DATA LISTING Block Start

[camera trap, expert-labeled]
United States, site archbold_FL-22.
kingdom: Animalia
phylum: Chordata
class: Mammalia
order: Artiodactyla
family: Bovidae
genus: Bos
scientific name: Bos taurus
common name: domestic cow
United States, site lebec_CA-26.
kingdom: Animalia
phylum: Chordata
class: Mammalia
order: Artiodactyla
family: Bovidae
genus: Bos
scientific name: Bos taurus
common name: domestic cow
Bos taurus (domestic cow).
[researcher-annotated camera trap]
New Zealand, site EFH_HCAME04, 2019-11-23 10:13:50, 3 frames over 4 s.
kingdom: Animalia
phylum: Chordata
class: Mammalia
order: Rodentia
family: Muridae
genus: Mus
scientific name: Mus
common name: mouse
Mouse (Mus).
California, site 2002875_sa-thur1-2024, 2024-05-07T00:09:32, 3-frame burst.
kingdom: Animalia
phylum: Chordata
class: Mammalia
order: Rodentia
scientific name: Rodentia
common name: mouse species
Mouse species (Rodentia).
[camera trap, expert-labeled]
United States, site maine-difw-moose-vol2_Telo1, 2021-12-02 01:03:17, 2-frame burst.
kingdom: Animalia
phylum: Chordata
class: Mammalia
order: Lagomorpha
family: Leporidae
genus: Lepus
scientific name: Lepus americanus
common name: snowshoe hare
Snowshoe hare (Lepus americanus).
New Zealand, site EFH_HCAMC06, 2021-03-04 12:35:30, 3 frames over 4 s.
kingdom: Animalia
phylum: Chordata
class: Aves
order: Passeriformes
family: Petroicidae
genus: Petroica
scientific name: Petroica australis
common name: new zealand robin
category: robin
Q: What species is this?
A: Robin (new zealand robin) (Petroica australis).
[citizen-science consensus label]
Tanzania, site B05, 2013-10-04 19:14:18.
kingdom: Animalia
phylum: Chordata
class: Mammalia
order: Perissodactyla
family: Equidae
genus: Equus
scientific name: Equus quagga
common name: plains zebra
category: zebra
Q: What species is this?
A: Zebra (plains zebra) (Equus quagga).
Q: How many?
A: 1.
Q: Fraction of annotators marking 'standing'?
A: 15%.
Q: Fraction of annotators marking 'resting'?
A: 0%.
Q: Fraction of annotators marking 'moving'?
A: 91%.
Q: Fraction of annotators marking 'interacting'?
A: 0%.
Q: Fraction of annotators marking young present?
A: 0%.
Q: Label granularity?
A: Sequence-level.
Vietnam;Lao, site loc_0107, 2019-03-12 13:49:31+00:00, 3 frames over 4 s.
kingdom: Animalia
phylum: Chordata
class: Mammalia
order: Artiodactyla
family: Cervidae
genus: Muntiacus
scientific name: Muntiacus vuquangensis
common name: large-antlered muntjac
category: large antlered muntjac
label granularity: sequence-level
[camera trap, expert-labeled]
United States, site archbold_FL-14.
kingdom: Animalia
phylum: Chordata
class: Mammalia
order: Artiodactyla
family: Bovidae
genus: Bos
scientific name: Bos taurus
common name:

DATA LISTING Block End

▸ TASK DIRECTIONS
An exact copy of every record above is what's needed here.

▸ EXERCISE OUTPUT
[camera trap, expert-labeled]
United States, site archbold_FL-22.
kingdom: Animalia
phylum: Chordata
class: Mammalia
order: Artiodactyla
family: Bovidae
genus: Bos
scientific name: Bos taurus
common name: domestic cow
United States, site lebec_CA-26.
kingdom: Animalia
phylum: Chordata
class: Mammalia
order: Artiodactyla
family: Bovidae
genus: Bos
scientific name: Bos taurus
common name: domestic cow
Bos taurus (domestic cow).
[researcher-annotated camera trap]
New Zealand, site EFH_HCAME04, 2019-11-23 10:13:50, 3 frames over 4 s.
kingdom: Animalia
phylum: Chordata
class: Mammalia
order: Rodentia
family: Muridae
genus: Mus
scientific name: Mus
common name: mouse
Mouse (Mus).
California, site 2002875_sa-thur1-2024, 2024-05-07T00:09:32, 3-frame burst.
kingdom: Animalia
phylum: Chordata
class: Mammalia
order: Rodentia
scientific name: Rodentia
common name: mouse species
Mouse species (Rodentia).
[camera trap, expert-labeled]
United States, site maine-difw-moose-vol2_Telo1, 2021-12-02 01:03:17, 2-frame burst.
kingdom: Animalia
phylum: Chordata
class: Mammalia
order: Lagomorpha
family: Leporidae
genus: Lepus
scientific name: Lepus americanus
common name: snowshoe hare
Snowshoe hare (Lepus americanus).
New Zealand, site EFH_HCAMC06, 2021-03-04 12:35:30, 3 frames over 4 s.
kingdom: Animalia
phylum: Chordata
class: Aves
order: Passeriformes
family: Petroicidae
genus: Petroica
scientific name: Petroica australis
common name: new zealand robin
category: robin
Q: What species is this?
A: Robin (new zealand robin) (Petroica australis).
[citizen-science consensus label]
Tanzania, site B05, 2013-10-04 19:14:18.
kingdom: Animalia
phylum: Chordata
class: Mammalia
order: Perissodactyla
family: Equidae
genus: Equus
scientific name: Equus quagga
common name: plains zebra
category: zebra
Q: What species is this?
A: Zebra (plains zebra) (Equus quagga).
Q: How many?
A: 1.
Q: Fraction of annotators marking 'standing'?
A: 15%.
Q: Fraction of annotators marking 'resting'?
A: 0%.
Q: Fraction of annotators marking 'moving'?
A: 91%.
Q: Fraction of annotators marking 'interacting'?
A: 0%.
Q: Fraction of annotators marking young present?
A: 0%.
Q: Label granularity?
A: Sequence-level.
Vietnam;Lao, site loc_0107, 2019-03-12 13:49:31+00:00, 3 frames over 4 s.
kingdom: Animalia
phylum: Chordata
class: Mammalia
order: Artiodactyla
family: Cervidae
genus: Muntiacus
scientific name: Muntiacus vuquangensis
common name: large-antlered muntjac
category: large antlered muntjac
label granularity: sequence-level
[camera trap, expert-labeled]
United States, site archbold_FL-14.
kingdom: Animalia
phylum: Chordata
class: Mammalia
order: Artiodactyla
family: Bovidae
genus: Bos
scientific name: Bos taurus
common name:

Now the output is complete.